Fear defines life. It affects our reactions, our thoughts and our interaction with everything. It is an emotion, a state of being, which binds us up with more fear, distrust and ultimately hate.
To argue fear has no impact would be both rash and ignorant.
To argue there is a better alternative – that we are not imprisoned to live defined by fear – is right.
Love and hope are more powerful than the darkness. The darkness does not receed with the addition of more darkness. It remains bleak and unimproved. Light, light is the only thing which drives the darkness back. Making it run back into the corners as it is slowly defeated and eradicated from our lives.
To keep light only for ourselves is selfish. Not because wanting our lives to be full of hope and happiness is selfish – of course we want that – but because how can we exist without trying to help others in their suffering.
We all are carrying things and although we shouldn’t we sometimes rank our suffering. All of it is pain, sometimes more senseless and destructive, but it all hurts.
People have not just died but been murdered this week. In senseless acts, horrific disgusting acts. This could have been met with more of the same and yet the overarching response in all of this has been love.

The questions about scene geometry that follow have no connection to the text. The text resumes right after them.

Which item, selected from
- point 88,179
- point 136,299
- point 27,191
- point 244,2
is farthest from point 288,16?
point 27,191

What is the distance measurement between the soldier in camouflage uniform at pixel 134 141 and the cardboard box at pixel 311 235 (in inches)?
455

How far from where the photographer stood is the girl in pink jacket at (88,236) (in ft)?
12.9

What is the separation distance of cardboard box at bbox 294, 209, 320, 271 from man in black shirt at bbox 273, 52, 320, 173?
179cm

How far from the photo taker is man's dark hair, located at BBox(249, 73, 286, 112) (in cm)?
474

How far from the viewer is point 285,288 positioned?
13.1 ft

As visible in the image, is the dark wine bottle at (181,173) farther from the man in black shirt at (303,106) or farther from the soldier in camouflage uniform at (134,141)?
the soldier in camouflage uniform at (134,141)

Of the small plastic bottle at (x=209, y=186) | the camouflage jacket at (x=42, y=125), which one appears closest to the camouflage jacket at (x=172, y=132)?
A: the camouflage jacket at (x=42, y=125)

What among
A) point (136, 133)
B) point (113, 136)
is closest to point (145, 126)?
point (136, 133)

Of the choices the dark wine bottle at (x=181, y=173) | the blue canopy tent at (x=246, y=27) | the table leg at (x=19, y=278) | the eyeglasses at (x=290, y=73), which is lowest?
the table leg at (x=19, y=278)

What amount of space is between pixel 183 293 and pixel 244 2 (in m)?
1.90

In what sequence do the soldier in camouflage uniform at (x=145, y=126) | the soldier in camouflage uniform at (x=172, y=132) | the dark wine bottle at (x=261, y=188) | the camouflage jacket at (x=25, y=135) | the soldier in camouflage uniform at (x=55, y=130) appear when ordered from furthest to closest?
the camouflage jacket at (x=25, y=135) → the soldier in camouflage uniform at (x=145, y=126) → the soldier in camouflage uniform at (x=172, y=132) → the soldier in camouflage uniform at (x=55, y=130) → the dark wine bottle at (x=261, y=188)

That love is more powerful. That the intolerance that lead someone to that gay night club has no place in our lives. That we are people who chose to be adult. That we choose to respond with sense. In this we won’t always agree, we won’t necessarily believe the same things or have the same outlooks on life but we can each choose to respond in ways which are not defined by fear.
In my life my hope goes further than a belief in love or the good of people. My life is defined and affected by my faith. I believe in God, that he died and rose again so that we can be free of everything. We are not defined by our fears, or our experience or the hurt inflicted by ourselves and others. I am defined by the unconditional love God has for me and this has an impact on how I live and what I care about.
I’m by no means a saint, but I try to live a life defined by love rather than hate and hope instead of fear.
I have no personal connection to this weeks news. Other than the outcry we all share and feel – which is not dampened – but I have not lost anyone I knew personally. My heart breaks for the suffering people are living through and the anger people are feeling. The shooting in Orlando and the murder of Jo Cox are horrific acts. They are dark and bleak and painful and as a result we can choose to respond in fear. Choose to be defined by the dark could haves and would haves that exist in our lives. Choice is powerful.
People can be powerless in situations but somebody’s choice has put them there.
I’m not trying to boil the world down to black and white boundaries in that. How erroneous and simplistic that view would be. I am trying to point out that with each horrific act, every refugee who is fleeing their home, each immigrant in search of a new life or a better life, each abused child or neglected pensioner, every unemployed or redundant worker, in all of these cases (and so many more besides) we are defined by how we choose to respond and by what measures we act.